Stored data entries:
*** Begin section ***

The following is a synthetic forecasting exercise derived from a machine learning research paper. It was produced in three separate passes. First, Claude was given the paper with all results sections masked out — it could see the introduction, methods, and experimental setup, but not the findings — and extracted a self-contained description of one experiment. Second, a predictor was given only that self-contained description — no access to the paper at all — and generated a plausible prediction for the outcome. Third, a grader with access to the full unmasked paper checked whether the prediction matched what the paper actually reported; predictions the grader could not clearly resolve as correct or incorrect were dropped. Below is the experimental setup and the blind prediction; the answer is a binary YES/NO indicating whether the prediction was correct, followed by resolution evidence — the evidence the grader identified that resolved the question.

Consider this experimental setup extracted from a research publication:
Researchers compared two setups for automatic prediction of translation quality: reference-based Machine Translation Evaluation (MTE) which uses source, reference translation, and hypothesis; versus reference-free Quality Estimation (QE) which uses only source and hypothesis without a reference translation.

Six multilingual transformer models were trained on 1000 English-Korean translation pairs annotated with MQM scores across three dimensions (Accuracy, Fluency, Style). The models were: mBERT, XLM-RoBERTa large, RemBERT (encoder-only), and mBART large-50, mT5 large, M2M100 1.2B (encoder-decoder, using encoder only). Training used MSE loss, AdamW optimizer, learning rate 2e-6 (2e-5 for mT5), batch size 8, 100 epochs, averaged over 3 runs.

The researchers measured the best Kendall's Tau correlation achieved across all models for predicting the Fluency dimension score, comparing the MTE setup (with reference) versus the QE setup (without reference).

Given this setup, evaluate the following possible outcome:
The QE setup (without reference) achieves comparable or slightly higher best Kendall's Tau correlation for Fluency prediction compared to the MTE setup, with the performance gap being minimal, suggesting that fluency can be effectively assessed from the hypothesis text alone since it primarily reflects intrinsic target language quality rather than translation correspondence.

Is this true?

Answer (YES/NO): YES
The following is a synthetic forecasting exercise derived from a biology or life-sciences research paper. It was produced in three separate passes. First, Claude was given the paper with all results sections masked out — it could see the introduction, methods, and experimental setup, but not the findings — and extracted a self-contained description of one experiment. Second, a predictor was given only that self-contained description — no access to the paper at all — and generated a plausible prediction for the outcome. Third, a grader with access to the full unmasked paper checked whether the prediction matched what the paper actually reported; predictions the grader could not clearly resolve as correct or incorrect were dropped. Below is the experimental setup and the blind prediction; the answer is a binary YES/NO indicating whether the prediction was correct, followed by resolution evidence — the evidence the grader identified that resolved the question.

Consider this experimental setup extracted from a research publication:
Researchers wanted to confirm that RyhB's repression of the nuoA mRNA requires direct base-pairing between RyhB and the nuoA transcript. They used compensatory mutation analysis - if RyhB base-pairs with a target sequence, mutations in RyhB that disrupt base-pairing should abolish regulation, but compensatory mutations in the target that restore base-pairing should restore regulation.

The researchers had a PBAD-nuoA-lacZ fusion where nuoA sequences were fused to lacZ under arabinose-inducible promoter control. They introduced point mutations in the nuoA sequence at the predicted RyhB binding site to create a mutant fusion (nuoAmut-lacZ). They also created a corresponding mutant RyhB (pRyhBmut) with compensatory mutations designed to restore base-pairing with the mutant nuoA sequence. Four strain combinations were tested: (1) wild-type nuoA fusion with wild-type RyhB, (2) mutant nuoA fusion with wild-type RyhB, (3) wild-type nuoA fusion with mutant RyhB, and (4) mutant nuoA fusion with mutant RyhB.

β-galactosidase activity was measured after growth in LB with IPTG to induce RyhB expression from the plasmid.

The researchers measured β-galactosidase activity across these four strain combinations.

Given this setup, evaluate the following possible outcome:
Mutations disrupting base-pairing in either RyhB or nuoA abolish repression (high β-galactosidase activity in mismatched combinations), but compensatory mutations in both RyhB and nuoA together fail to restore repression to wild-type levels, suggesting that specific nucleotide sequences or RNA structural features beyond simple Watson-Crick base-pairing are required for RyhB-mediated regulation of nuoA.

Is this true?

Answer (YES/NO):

*** End section ***

Work instruction
In full and without change, transcribe every line of the records above.

Response for this exercise
The following is a synthetic forecasting exercise derived from a machine learning research paper. It was produced in three separate passes. First, Claude was given the paper with all results sections masked out — it could see the introduction, methods, and experimental setup, but not the findings — and extracted a self-contained description of one experiment. Second, a predictor was given only that self-contained description — no access to the paper at all — and generated a plausible prediction for the outcome. Third, a grader with access to the full unmasked paper checked whether the prediction matched what the paper actually reported; predictions the grader could not clearly resolve as correct or incorrect were dropped. Below is the experimental setup and the blind prediction; the answer is a binary YES/NO indicating whether the prediction was correct, followed by resolution evidence — the evidence the grader identified that resolved the question.

Consider this experimental setup extracted from a research publication:
Researchers compared two setups for automatic prediction of translation quality: reference-based Machine Translation Evaluation (MTE) which uses source, reference translation, and hypothesis; versus reference-free Quality Estimation (QE) which uses only source and hypothesis without a reference translation.

Six multilingual transformer models were trained on 1000 English-Korean translation pairs annotated with MQM scores across three dimensions (Accuracy, Fluency, Style). The models were: mBERT, XLM-RoBERTa large, RemBERT (encoder-only), and mBART large-50, mT5 large, M2M100 1.2B (encoder-decoder, using encoder only). Training used MSE loss, AdamW optimizer, learning rate 2e-6 (2e-5 for mT5), batch size 8, 100 epochs, averaged over 3 runs.

The researchers measured the best Kendall's Tau correlation achieved across all models for predicting the Fluency dimension score, comparing the MTE setup (with reference) versus the QE setup (without reference).

Given this setup, evaluate the following possible outcome:
The QE setup (without reference) achieves comparable or slightly higher best Kendall's Tau correlation for Fluency prediction compared to the MTE setup, with the performance gap being minimal, suggesting that fluency can be effectively assessed from the hypothesis text alone since it primarily reflects intrinsic target language quality rather than translation correspondence.

Is this true?

Answer (YES/NO): YES
The following is a synthetic forecasting exercise derived from a biology or life-sciences research paper. It was produced in three separate passes. First, Claude was given the paper with all results sections masked out — it could see the introduction, methods, and experimental setup, but not the findings — and extracted a self-contained description of one experiment. Second, a predictor was given only that self-contained description — no access to the paper at all — and generated a plausible prediction for the outcome. Third, a grader with access to the full unmasked paper checked whether the prediction matched what the paper actually reported; predictions the grader could not clearly resolve as correct or incorrect were dropped. Below is the experimental setup and the blind prediction; the answer is a binary YES/NO indicating whether the prediction was correct, followed by resolution evidence — the evidence the grader identified that resolved the question.

Consider this experimental setup extracted from a research publication:
Researchers wanted to confirm that RyhB's repression of the nuoA mRNA requires direct base-pairing between RyhB and the nuoA transcript. They used compensatory mutation analysis - if RyhB base-pairs with a target sequence, mutations in RyhB that disrupt base-pairing should abolish regulation, but compensatory mutations in the target that restore base-pairing should restore regulation.

The researchers had a PBAD-nuoA-lacZ fusion where nuoA sequences were fused to lacZ under arabinose-inducible promoter control. They introduced point mutations in the nuoA sequence at the predicted RyhB binding site to create a mutant fusion (nuoAmut-lacZ). They also created a corresponding mutant RyhB (pRyhBmut) with compensatory mutations designed to restore base-pairing with the mutant nuoA sequence. Four strain combinations were tested: (1) wild-type nuoA fusion with wild-type RyhB, (2) mutant nuoA fusion with wild-type RyhB, (3) wild-type nuoA fusion with mutant RyhB, and (4) mutant nuoA fusion with mutant RyhB.

β-galactosidase activity was measured after growth in LB with IPTG to induce RyhB expression from the plasmid.

The researchers measured β-galactosidase activity across these four strain combinations.

Given this setup, evaluate the following possible outcome:
Mutations disrupting base-pairing in either RyhB or nuoA abolish repression (high β-galactosidase activity in mismatched combinations), but compensatory mutations in both RyhB and nuoA together fail to restore repression to wild-type levels, suggesting that specific nucleotide sequences or RNA structural features beyond simple Watson-Crick base-pairing are required for RyhB-mediated regulation of nuoA.

Is this true?

Answer (YES/NO):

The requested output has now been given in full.